Web page caption snippets

%%

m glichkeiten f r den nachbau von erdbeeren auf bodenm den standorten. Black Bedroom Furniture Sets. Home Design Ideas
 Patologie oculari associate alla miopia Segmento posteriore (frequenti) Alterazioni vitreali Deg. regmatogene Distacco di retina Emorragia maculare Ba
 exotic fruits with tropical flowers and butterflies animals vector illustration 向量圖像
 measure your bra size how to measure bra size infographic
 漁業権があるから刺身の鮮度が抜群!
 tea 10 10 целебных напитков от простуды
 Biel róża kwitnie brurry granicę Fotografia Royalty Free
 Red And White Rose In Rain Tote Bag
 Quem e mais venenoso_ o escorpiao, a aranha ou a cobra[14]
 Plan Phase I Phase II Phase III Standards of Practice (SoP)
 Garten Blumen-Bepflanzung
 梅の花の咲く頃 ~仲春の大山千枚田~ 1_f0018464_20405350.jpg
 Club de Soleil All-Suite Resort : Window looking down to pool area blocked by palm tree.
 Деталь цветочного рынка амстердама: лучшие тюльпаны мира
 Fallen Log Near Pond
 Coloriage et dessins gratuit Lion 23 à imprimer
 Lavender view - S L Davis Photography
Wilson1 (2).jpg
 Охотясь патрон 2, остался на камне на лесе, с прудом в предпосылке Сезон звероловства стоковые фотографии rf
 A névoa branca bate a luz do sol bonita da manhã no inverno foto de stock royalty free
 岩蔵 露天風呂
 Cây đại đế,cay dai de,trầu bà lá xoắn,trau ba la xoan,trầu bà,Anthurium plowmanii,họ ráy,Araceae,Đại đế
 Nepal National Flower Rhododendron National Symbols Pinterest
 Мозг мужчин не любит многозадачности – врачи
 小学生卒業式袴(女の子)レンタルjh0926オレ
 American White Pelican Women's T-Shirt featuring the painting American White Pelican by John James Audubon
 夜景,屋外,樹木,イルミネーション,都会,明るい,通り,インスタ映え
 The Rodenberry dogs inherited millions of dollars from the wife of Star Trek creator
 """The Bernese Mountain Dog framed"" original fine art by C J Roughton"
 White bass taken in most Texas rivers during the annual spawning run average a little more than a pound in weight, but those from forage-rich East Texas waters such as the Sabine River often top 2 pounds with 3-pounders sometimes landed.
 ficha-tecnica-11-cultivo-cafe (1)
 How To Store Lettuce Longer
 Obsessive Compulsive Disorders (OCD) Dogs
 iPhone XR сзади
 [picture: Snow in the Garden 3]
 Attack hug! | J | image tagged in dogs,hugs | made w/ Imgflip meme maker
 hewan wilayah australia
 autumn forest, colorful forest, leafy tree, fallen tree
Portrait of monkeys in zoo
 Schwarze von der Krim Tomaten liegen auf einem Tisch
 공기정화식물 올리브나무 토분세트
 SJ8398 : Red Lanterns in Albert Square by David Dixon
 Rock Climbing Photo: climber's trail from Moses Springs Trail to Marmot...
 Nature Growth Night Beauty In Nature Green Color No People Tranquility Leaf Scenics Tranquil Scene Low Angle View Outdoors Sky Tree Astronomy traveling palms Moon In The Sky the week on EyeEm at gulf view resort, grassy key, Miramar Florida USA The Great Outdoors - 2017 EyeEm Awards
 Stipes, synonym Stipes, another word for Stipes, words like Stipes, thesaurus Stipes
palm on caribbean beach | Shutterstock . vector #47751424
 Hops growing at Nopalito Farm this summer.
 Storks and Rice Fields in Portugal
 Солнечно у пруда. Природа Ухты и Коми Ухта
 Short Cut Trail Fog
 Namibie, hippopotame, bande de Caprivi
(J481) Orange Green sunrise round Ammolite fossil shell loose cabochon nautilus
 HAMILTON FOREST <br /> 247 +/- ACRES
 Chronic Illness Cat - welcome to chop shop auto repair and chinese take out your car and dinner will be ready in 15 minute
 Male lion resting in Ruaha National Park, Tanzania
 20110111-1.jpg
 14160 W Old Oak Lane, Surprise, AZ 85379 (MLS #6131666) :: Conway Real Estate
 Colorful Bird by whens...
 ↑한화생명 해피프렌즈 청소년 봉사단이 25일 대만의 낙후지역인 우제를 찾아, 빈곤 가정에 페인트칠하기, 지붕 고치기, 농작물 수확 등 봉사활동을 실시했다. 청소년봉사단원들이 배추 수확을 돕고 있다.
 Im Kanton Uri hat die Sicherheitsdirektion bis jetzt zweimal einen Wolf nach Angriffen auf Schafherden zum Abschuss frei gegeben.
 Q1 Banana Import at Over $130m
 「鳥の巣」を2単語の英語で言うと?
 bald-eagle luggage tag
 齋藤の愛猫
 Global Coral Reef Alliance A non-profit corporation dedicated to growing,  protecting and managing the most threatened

%%

:: WHAT YOU WILL DO ::
Output the line bearing "Chronic Illness Cat" along with all the lines after it through the end of the entries, exactly, and no other lines.

:: WRITTEN ANSWER ::
 Chronic Illness Cat - welcome to chop shop auto repair and chinese take out your car and dinner will be ready in 15 minute
 Male lion resting in Ruaha National Park, Tanzania
 20110111-1.jpg
 14160 W Old Oak Lane, Surprise, AZ 85379 (MLS #6131666) :: Conway Real Estate
 Colorful Bird by whens...
 ↑한화생명 해피프렌즈 청소년 봉사단이 25일 대만의 낙후지역인 우제를 찾아, 빈곤 가정에 페인트칠하기, 지붕 고치기, 농작물 수확 등 봉사활동을 실시했다. 청소년봉사단원들이 배추 수확을 돕고 있다.
 Im Kanton Uri hat die Sicherheitsdirektion bis jetzt zweimal einen Wolf nach Angriffen auf Schafherden zum Abschuss frei gegeben.
 Q1 Banana Import at Over $130m
 「鳥の巣」を2単語の英語で言うと?
 bald-eagle luggage tag
 齋藤の愛猫
 Global Coral Reef Alliance A non-profit corporation dedicated to growing,  protecting and managing the most threatened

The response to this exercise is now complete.